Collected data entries
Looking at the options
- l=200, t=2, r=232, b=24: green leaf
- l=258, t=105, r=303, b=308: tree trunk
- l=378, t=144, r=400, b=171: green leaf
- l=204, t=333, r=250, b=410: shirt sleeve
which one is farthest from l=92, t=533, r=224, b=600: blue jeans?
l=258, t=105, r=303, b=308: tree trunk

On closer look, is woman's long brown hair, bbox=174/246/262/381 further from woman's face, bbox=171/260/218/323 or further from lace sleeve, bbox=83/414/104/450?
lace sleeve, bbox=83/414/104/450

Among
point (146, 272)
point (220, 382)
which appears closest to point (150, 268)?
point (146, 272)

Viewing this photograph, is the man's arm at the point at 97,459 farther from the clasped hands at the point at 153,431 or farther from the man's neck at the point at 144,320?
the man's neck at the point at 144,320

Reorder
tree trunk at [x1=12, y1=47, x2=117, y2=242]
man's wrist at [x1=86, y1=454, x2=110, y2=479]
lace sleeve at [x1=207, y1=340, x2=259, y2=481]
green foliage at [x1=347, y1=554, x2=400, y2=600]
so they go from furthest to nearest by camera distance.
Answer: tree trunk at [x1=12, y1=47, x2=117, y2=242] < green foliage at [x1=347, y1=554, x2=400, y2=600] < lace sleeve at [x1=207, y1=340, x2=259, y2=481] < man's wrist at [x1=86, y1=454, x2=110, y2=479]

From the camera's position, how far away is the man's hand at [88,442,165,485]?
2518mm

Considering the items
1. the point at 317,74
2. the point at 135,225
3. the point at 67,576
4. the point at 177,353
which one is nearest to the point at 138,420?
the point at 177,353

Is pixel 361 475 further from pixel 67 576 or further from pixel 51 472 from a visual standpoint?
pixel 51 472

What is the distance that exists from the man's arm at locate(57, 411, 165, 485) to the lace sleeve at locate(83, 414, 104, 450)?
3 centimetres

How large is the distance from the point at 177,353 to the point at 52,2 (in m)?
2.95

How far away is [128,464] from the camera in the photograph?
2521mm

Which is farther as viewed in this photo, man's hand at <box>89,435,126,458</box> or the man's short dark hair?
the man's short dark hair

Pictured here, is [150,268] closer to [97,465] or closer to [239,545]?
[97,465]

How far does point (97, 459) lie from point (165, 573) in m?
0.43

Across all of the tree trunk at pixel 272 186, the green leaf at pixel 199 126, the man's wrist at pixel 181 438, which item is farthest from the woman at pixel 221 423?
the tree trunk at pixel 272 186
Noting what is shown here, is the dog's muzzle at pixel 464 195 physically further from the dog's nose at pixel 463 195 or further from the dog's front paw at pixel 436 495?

* **Problem description**
Retype all of the rows above word for word, preserving each line break.

* **Problem solution**
Looking at the options
- l=200, t=2, r=232, b=24: green leaf
- l=258, t=105, r=303, b=308: tree trunk
- l=378, t=144, r=400, b=171: green leaf
- l=204, t=333, r=250, b=410: shirt sleeve
which one is farthest from l=92, t=533, r=224, b=600: blue jeans?
l=258, t=105, r=303, b=308: tree trunk

On closer look, is woman's long brown hair, bbox=174/246/262/381 further from woman's face, bbox=171/260/218/323 or further from lace sleeve, bbox=83/414/104/450?
lace sleeve, bbox=83/414/104/450

Among
point (146, 272)
point (220, 382)
which appears closest to point (150, 268)?
point (146, 272)

Viewing this photograph, is the man's arm at the point at 97,459 farther from the clasped hands at the point at 153,431 or farther from the man's neck at the point at 144,320?
the man's neck at the point at 144,320

Reorder
tree trunk at [x1=12, y1=47, x2=117, y2=242]
man's wrist at [x1=86, y1=454, x2=110, y2=479]
lace sleeve at [x1=207, y1=340, x2=259, y2=481]
green foliage at [x1=347, y1=554, x2=400, y2=600]
so they go from furthest to nearest by camera distance.
Answer: tree trunk at [x1=12, y1=47, x2=117, y2=242] < green foliage at [x1=347, y1=554, x2=400, y2=600] < lace sleeve at [x1=207, y1=340, x2=259, y2=481] < man's wrist at [x1=86, y1=454, x2=110, y2=479]

From the camera's position, how far away is the man's hand at [88,442,165,485]?
2518mm

Considering the items
1. the point at 317,74
2. the point at 135,225
3. the point at 67,576
4. the point at 177,353
which one is nearest to the point at 138,420?
the point at 177,353

Is pixel 361 475 further from pixel 67 576 or further from pixel 51 472 from a visual standpoint?
pixel 51 472

What is the distance that exists from the man's arm at locate(57, 411, 165, 485) to the lace sleeve at locate(83, 414, 104, 450)?
3 centimetres

How large is the distance from the point at 177,353 to the point at 52,2 (in m)?
2.95

How far away is [128,464] from the camera in the photograph?
2521mm

Which is farther as viewed in this photo, man's hand at <box>89,435,126,458</box> or the man's short dark hair?
the man's short dark hair

Pictured here, is [150,268] closer to [97,465] or closer to [239,545]?
[97,465]

How far does point (97, 459) lie from point (165, 573) in m?
0.43

Across all of the tree trunk at pixel 272 186, the green leaf at pixel 199 126, the man's wrist at pixel 181 438, which item is farthest from the woman at pixel 221 423?
the tree trunk at pixel 272 186
Noting what is shown here, is the dog's muzzle at pixel 464 195 physically further from the dog's nose at pixel 463 195 or further from the dog's front paw at pixel 436 495?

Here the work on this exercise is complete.